Matthew Nichols
Matthew Nichols

Reputation: 5035

Storing lots of files in Azure Storage

I am building an app that will need to store lots (250,000ish) of smallish (2MB - 10MB) files. I want to use Azure Storage for this as the rest of related systems are on Azure. Each file will have a unique name (GUID probably). What I am a little uncertain about is how BLOBs correspond to files. Since I know that each file will be uniquely named can/should I just store one file per blob in a single container?

Still getting my head around the Azure Storage concepts so apologies if annoyingly naive.

Upvotes: 3

Views: 2247

Answers (2)

Igorek
Igorek

Reputation: 15860

You can absolutely store all files within a single container.
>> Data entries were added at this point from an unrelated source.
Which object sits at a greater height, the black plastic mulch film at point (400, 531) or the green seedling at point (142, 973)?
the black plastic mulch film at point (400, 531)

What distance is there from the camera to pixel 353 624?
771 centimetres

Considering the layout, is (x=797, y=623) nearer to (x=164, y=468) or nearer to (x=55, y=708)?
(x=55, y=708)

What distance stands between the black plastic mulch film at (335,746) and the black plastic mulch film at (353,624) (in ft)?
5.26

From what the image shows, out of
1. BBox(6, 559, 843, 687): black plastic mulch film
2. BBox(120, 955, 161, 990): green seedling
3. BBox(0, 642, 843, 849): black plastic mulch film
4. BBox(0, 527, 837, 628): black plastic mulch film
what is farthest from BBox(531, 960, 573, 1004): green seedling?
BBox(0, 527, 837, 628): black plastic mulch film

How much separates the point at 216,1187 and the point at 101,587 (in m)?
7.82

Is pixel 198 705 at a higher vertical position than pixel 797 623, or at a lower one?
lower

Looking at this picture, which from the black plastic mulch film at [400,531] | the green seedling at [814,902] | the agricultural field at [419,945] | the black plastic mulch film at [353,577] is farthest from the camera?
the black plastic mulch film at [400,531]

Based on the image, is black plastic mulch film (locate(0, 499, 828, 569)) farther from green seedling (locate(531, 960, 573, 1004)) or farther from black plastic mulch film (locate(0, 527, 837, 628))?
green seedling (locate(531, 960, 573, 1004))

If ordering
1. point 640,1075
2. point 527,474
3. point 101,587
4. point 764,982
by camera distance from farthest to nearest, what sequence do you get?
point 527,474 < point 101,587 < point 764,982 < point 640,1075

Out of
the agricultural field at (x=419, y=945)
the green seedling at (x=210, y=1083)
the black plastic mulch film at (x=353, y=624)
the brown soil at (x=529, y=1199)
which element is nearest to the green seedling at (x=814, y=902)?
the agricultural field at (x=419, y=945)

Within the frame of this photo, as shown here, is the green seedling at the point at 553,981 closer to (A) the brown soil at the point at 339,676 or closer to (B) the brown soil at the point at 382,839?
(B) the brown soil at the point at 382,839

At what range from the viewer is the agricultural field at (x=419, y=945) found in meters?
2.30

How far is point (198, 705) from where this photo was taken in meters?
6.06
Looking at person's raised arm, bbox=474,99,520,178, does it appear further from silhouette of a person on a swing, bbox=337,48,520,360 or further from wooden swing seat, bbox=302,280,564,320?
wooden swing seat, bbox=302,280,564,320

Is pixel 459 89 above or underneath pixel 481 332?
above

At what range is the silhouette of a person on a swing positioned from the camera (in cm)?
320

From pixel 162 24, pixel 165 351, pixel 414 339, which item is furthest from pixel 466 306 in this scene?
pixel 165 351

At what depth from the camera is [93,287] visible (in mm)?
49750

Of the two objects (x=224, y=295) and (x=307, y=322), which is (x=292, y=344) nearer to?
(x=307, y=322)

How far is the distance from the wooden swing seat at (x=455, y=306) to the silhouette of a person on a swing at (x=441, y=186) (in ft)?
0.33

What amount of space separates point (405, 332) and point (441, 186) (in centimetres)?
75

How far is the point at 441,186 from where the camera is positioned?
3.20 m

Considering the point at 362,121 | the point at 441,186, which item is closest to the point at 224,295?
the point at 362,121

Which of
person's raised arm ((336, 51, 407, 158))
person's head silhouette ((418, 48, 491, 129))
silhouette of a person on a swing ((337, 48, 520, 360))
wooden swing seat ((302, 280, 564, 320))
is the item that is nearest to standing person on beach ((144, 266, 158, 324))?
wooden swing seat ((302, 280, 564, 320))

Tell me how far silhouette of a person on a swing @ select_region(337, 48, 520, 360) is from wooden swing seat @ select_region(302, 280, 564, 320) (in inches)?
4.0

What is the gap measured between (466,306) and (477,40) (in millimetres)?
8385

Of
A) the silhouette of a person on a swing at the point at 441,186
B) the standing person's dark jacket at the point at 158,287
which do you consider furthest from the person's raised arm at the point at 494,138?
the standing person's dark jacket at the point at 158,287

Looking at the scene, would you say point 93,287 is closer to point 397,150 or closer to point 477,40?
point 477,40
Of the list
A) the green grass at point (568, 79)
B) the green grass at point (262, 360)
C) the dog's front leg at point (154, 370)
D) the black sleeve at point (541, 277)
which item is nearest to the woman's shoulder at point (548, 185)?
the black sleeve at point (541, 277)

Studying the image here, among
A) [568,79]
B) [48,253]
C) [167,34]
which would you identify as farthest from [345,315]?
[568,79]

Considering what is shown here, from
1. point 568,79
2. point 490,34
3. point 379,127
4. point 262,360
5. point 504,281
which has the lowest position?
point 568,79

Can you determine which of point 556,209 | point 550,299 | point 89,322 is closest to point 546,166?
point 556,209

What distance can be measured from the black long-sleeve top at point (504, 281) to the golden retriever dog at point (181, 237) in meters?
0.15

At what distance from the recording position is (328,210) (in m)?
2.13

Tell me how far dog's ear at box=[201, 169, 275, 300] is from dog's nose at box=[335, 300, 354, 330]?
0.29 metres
There is no limit on number of blobs in a container, except that the storage account is limited to 100TB 500TB.

Each blob gets its own storage partition, so that means that your files will be stored in a mega-scalable way across potentially many servers.

The only drawback of storing everything in one single container is that listing filenames in one directory is hard and slow. Also, purging by things like date is hard. If you ever need to purge your blobs, consider thinking about storage strategy where you can purge containers at a time.

HTH

Upvotes: 4

Louis S. Berman
Louis S. Berman

Reputation: 539

I created a similar blob storage repository (2.6MM files / 3.9TB), so I think my experiences might be a good proxy for yours. I should say, however, that at least half of those files were 1K or less, so my findings won't be a total match.

Regardless, I had the same question as you: does containers / folder organization) affect retrieval speed? My tests, however, showed that retrieval speed was virtually identical no matter how I organized the files.

For your case, I'd simply use a single container with no underlying "folder" structure, especially since you're going to use GUIDs as filenames. You'll never want to list all 250K files (unless you want to do a complete "directory" scan) so a flat organization scheme seems best.

The only reason to pick an alternate scheme (with multiple containers and/or folders) would be if you wanted to periodically roll of a subset of the files (i.e., after a certain number of days).